The captioning was just because I had finished Beta One by the time I was doing data prep, so I figured I should swap over. My hope is that the increased performance and variety of Beta One would imbue this model with more flexibility in prompting. However, since the text encoders were frozen I'm not sure there will be any meaningful impact here.
More data is more gooder. Most importantly, I dumped a good chunk of images in that had pre-existing alt text, and were carefully balanced to have as wide a variety of concepts as possible. This was meant to help expand the variety of images and captioning styles the model sees during training.
The inclusion of anime was done for two reasons. One is that it'd be nice to have a unified model, rather than an ecosystem split between photoreal and non-photoreal. The big gorilla models (like GPT 4o) can certainly do both modalities equally, so it's at least possible. The second reason is that I want the photoreal half to inherit concepts from the anime/furry side. The latter tends to have a much larger range of content and concepts. Photoreal datasets are more limited by comparison, and that makes it difficult for models trained on them to be creative.
Flow Matching is the objective used by most modern models, like Flux. It comes with the benefit of higher quality generations, but also a fixed noise schedule. SDXL's noise schedule is broken, which results in a variety of issues but most pronounced is its worse structure generation. That's the main source of SDXL based models tending towards duplicated limbs, melted objects, and "little buddies." It also prevents SDXL from generating images with good dynamic range, or dark images, or light images. Switching to Flow Matching fixes all of that.
More training is more bester. One of the biggest issues with v2 (and v1) is how often it produces failed gens. After much experimenting, I determined that this was down to two main things: SDXL's broken noise schedule and, more importantly, not enough training. Models like PonyXL were trained for much longer than v2. By increasing the training time from 40M samples to 150M samples, v2.5 is now in the ballpark of PonyXL's training.
As for the frozen text encoders, I didn't actually intend that to be a feature of this model.
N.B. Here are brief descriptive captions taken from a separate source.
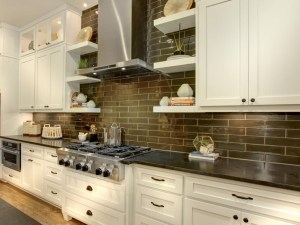 White kitchen cabinets with dark subway tile backsplash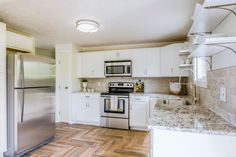 Renovated kitchen by Dwelling Studio with white painted cabinets, granite counters. stainless steel appliances, herringbone faux wood tile flooring, open shelves, subway tile backsplash
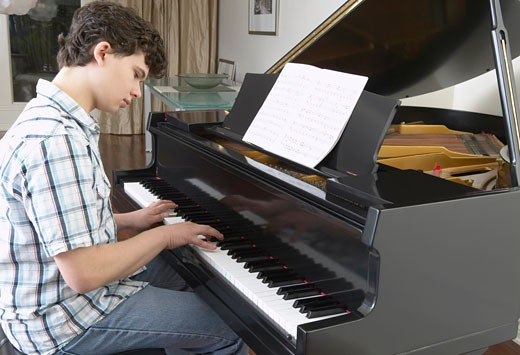 Boy Playing Piano    : Stock Photo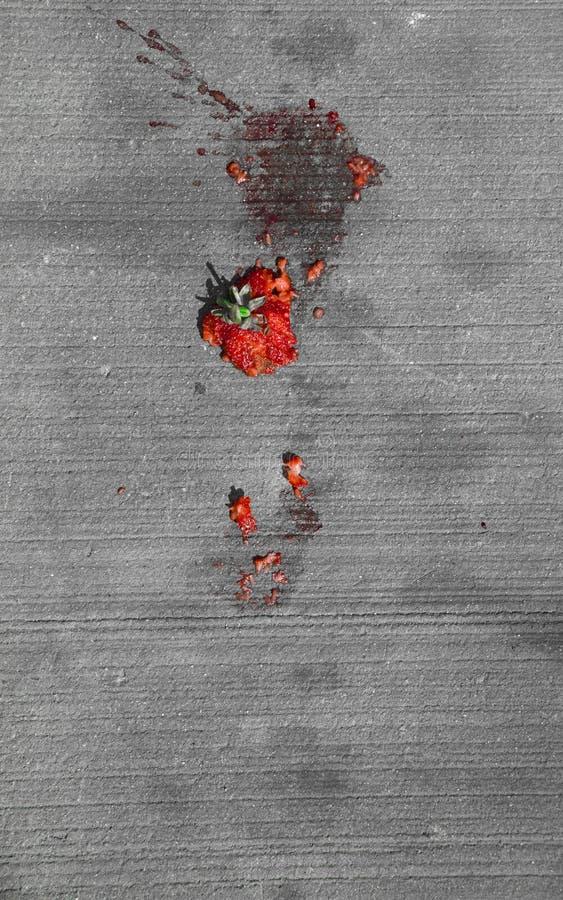 Slagen röd jordgubbe på trottoaren arkivbild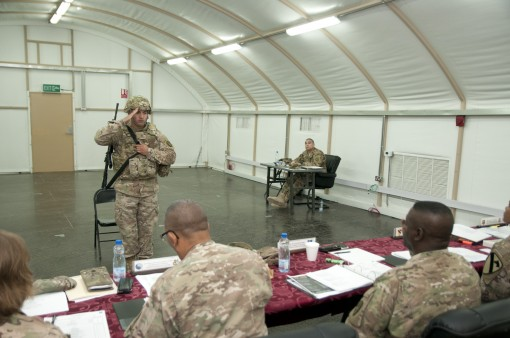 New York Army National Guard Sgt. Damian Acevedo a mem ber of the  369th Sustainment Brigade reports to the 369th Sustainment Brigade NCO of the quarter board at Camp Arifjan Kuwait  January 4 2017. Soldiers from the brigade and its subordinate battalions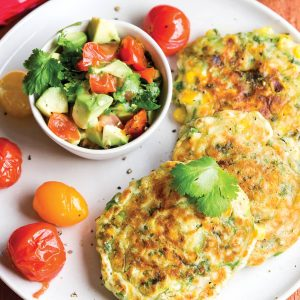 Corn fritters with chargrilled cherry tomatoes and avocado salsa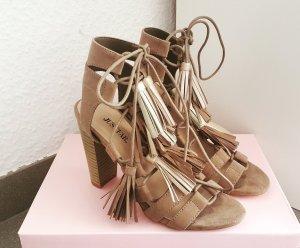 Tolle hohe Sandalen mit Fransen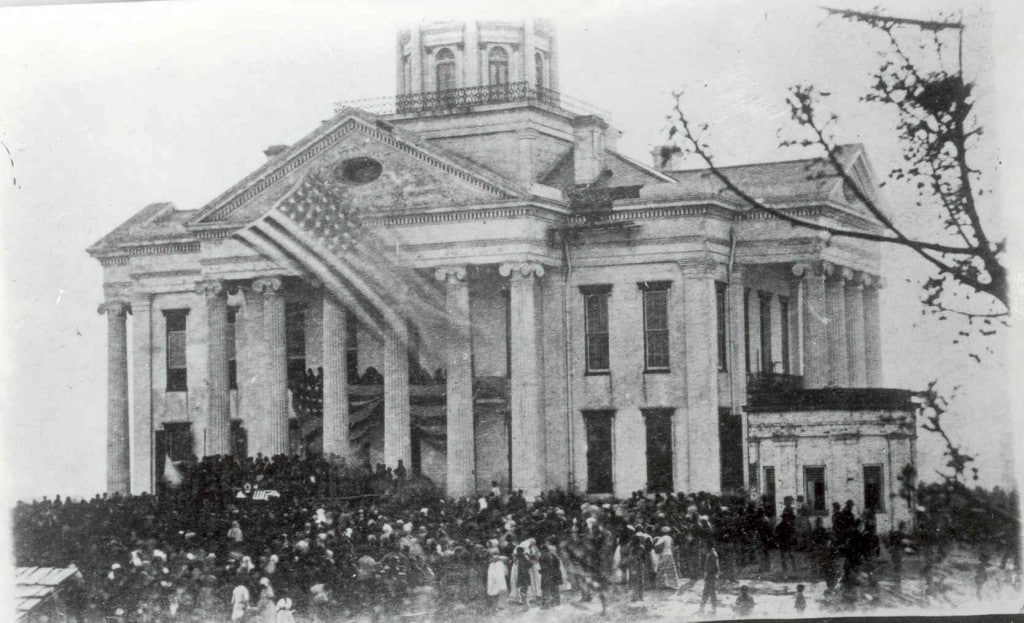"Unidentified gathering on the courthouse lawn, circa 1865.    On seeing the United States flag flying over the courthouse, Unionist Dora Miller wrote, ""Now I feel once more at home in mine own country.""    More typical was the reaction of Alice Shannon, who wrote to her sister that she could see ""that hateful flag flying from the Court House Hill."""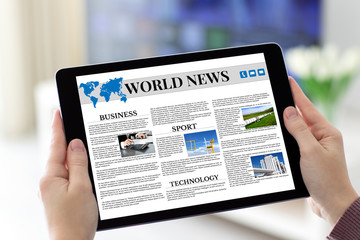 Female hands holding tablet with app world news on screen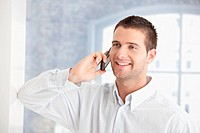 Handsome young man talking on mobile phone, smiling.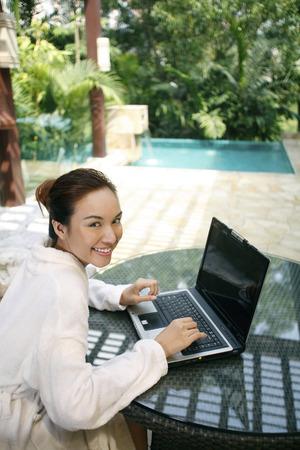 woman bathrobe: Woman in bathrobe using laptop
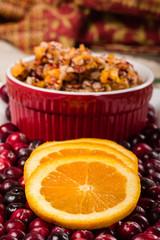 Orange slices on plate of cranberries
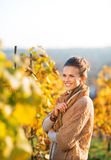 Happy young woman standing in autumn vineyard Royalty Free Stock Photo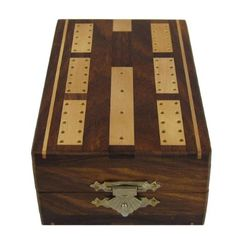 The cribbage board and the pegs are handcrafted in natural sesum wood. This is a unique gift item to own as well as to give.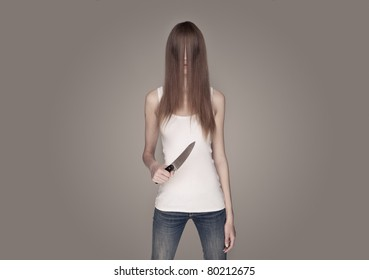 long haired woman holding a knife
It was basically a result of me trying to deal with training instabilities.
What Worked and What Didn't
The biggest change was Flow Matching. People have transitioned SDXL over to other objectives before, like v-pred, but I don't think anyone has tried switching it to Flow Matching. Well ... it works. And I think this was a success. It's hard to know if Flow Matching helps SDXL's output quality, since results are conflated with more training, but it definitely helped the dynamic range of images, which I'm greatly enjoying. And, as noted above, the fixed noise schedule is likely a big part of why v2.5 has fewer mangled generations compared to v2.
More training almost certainly helped the model as well. Combined, v2.5's failed gen rates have drastically lowered.
More data and adding anime/etc data does seem to have expanded the model's concepts and creatively. I'm able to generate a much wider array of artsy and creative, yet still photorealistic, images.
However, v2.5 did not gain any real ability to actually generate non-photoreal content. My attempts to use it for anime-style gens have been wholly unsuccessful. Quite odd.
Freezing the text encoders is both a blessing and curse. By keeping the text encoders frozen, they retain all of their knowledge and robustness gained from the scale of their original training. That's quite useful and beneficial, especially for experiments like mine that do not have that kind of scale.
The downside is that without tuning them, prompt adherence suffers greatly. v2.5 suffers from lots of confusion like seeing "beads of sweat" and then generating a string of beads instead of sweat.
So it's a trade off. And with the text encoders frozen, v2.5 probably doesn't benefit much from JoyCaption Beta One's improvements.
Training LORAs and Merging
Frankly, I have no clue if this model can be merged. It was trained for a different objective than stock SDXL, so merging would be weird. Though apparently someone merged this model with DMD2 and it worked? So who knows.
As for using existing LORAs, the situation is going to be the same: probably not going to work but who knows for sure.
Training LORAs is similarly not going to work, due to the different training objective of this model.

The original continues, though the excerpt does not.